アビラテロンはＣＹＰ３Ａ４の基質である。また、ｉｎ　ｖｉｔｒｏ試験において、アビラテロン酢酸エステルはＰ－ｇｐを阻害し、アビラテロンはＣＹＰ２Ｃ８、ＣＹＰ２Ｄ６及びＯＡＴＰ１Ｂ１を阻害することが示されている〔１６．７．４参照〕。
１０．２．　併用注意：１）．　ＣＹＰ２Ｄ６基質（デキストロメトルファン、プロパフェノン、フレカイニド、ハロペリドール等）〔１６．７．１参照〕［ＣＹＰ２Ｄ６により代謝される薬剤と併用する場合は、これらの薬剤の血中濃度が上昇する可能性がある（本剤のＣＹＰ２Ｄ６阻害作用により、これらの薬剤の代謝が阻害される）］。

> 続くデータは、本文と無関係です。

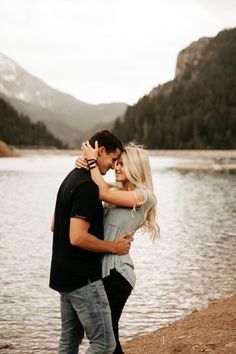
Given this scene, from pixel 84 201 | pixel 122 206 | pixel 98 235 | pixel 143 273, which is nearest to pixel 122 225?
pixel 122 206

２）．　ＣＹＰ３Ａ４誘導剤（リファンピシン、フェニトイン、カルバマゼピン、リファブチン、フェノバルビタール等）〔１６．７．２参照〕［本剤の血漿中濃度が低下し本剤の有効性が減弱する可能性があるので、ＣＹＰ３Ａ４誘導作用のない又は弱い薬剤への代替を考慮すること（これらの薬剤のＣＹＰ３Ａ４誘導作用により、本剤の代謝が促進される）］。
３）．　低カリウム血症を起こすおそれのある薬剤〔８．１、９．１．２参照〕［低カリウム血症が発現又は増悪するおそれがある（本剤及びこれらの薬剤は、低カリウム血症をおこすおそれがある）］。
４）．　ピオグリタゾン、レパグリニド〔１６．７．３参照〕［ピオグリタゾン又はレパグリニドと併用する場合は、これらの薬剤の血中濃度が上昇し低血糖が発現するおそれがあるため、患者の状態を十分に観察すること（本剤のＣＹＰ２Ｃ８阻害作用により、これらの薬剤の代謝が阻害される）］。

副作用

次の副作用があらわれることがあるので、観察を十分に行い、異常が認められた場合には投与を中止するなど適切な処置を行うこと。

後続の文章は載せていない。